Incongruously, the approach to the town of Mortlake along the Hamilton Highway, in the middle of far-western Victoria, begins with an Avenue of Honour. The Monterey cypresses were planted for the fallen soldiers after the Great War, and now provide a thick canopy with patches of sunlight glinting through. ‘Mortlake: Australia’s Olivine Capital,’ a peeling sign declares, bearing a picture of a peridot, the gemstone that olivine becomes. Every country town has to be capital of something. For Mortlake, it’s a rock-forming mineral and, though not advertised on the roadside, for a short but bleak period at the start of the 1980s, clergy abuse. The town is flat and empty. On the Friday when I drive through on the way to the coast, not a single soul is to be seen and scarcely a car is on the road. Crows swoop over unlovely buildings. Mortlake is where Father Gerald Ridsdale did some of his worst work. If what went on with Donna Cushing and her siblings at Edenhope was a tragedy, what went on at Mortlake was an annihilation. And by this stage, it was becoming increasingly implausible that the consultors of Ballarat’s Bishop, including Pell, didn’t know what was going on.

> STATED TASK: Reproduce the Mortlake passage verbatim, from its first word to its last. The items bear no relation to the Mortlake passage.

> DATA LINES:

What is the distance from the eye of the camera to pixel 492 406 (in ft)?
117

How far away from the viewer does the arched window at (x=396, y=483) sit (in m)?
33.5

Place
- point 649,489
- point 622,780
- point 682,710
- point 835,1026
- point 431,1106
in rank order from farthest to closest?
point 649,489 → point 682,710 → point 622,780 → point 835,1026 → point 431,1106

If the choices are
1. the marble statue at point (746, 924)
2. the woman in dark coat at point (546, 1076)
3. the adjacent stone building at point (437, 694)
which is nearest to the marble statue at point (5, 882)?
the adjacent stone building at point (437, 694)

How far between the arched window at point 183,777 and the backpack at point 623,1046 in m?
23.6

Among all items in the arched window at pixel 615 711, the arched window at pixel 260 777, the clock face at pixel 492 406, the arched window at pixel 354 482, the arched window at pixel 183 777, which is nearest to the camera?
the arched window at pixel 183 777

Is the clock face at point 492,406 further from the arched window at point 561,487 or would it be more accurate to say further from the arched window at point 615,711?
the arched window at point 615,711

==

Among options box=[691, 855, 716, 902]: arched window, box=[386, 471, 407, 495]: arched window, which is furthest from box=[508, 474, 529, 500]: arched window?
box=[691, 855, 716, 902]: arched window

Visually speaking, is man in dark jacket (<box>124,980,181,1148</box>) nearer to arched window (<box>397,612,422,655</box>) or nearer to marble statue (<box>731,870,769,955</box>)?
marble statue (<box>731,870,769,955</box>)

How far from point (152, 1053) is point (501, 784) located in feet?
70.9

* * *

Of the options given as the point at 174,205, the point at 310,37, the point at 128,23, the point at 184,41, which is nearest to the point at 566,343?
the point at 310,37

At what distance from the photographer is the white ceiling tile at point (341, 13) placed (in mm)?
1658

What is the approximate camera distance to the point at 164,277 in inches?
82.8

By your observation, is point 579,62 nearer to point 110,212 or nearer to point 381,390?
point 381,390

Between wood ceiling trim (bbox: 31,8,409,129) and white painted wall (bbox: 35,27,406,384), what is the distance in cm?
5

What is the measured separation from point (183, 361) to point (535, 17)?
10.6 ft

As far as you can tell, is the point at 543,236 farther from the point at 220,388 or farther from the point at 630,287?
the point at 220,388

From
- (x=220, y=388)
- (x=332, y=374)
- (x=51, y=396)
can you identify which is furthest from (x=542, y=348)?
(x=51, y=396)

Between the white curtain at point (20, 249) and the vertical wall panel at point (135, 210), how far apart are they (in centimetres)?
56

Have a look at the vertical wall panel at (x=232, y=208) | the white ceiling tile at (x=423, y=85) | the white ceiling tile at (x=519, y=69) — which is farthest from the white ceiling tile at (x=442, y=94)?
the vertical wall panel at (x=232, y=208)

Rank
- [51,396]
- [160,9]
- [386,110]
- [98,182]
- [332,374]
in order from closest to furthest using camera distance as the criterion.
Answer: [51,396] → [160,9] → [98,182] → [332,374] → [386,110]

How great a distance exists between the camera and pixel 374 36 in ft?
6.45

> THE ANSWER:
Incongruously, the approach to the town of Mortlake along the Hamilton Highway, in the middle of far-western Victoria, begins with an Avenue of Honour. The Monterey cypresses were planted for the fallen soldiers after the Great War, and now provide a thick canopy with patches of sunlight glinting through. ‘Mortlake: Australia’s Olivine Capital,’ a peeling sign declares, bearing a picture of a peridot, the gemstone that olivine becomes. Every country town has to be capital of something. For Mortlake, it’s a rock-forming mineral and, though not advertised on the roadside, for a short but bleak period at the start of the 1980s, clergy abuse. The town is flat and empty. On the Friday when I drive through on the way to the coast, not a single soul is to be seen and scarcely a car is on the road. Crows swoop over unlovely buildings. Mortlake is where Father Gerald Ridsdale did some of his worst work. If what went on with Donna Cushing and her siblings at Edenhope was a tragedy, what went on at Mortlake was an annihilation. And by this stage, it was becoming increasingly implausible that the consultors of Ballarat’s Bishop, including Pell, didn’t know what was going on.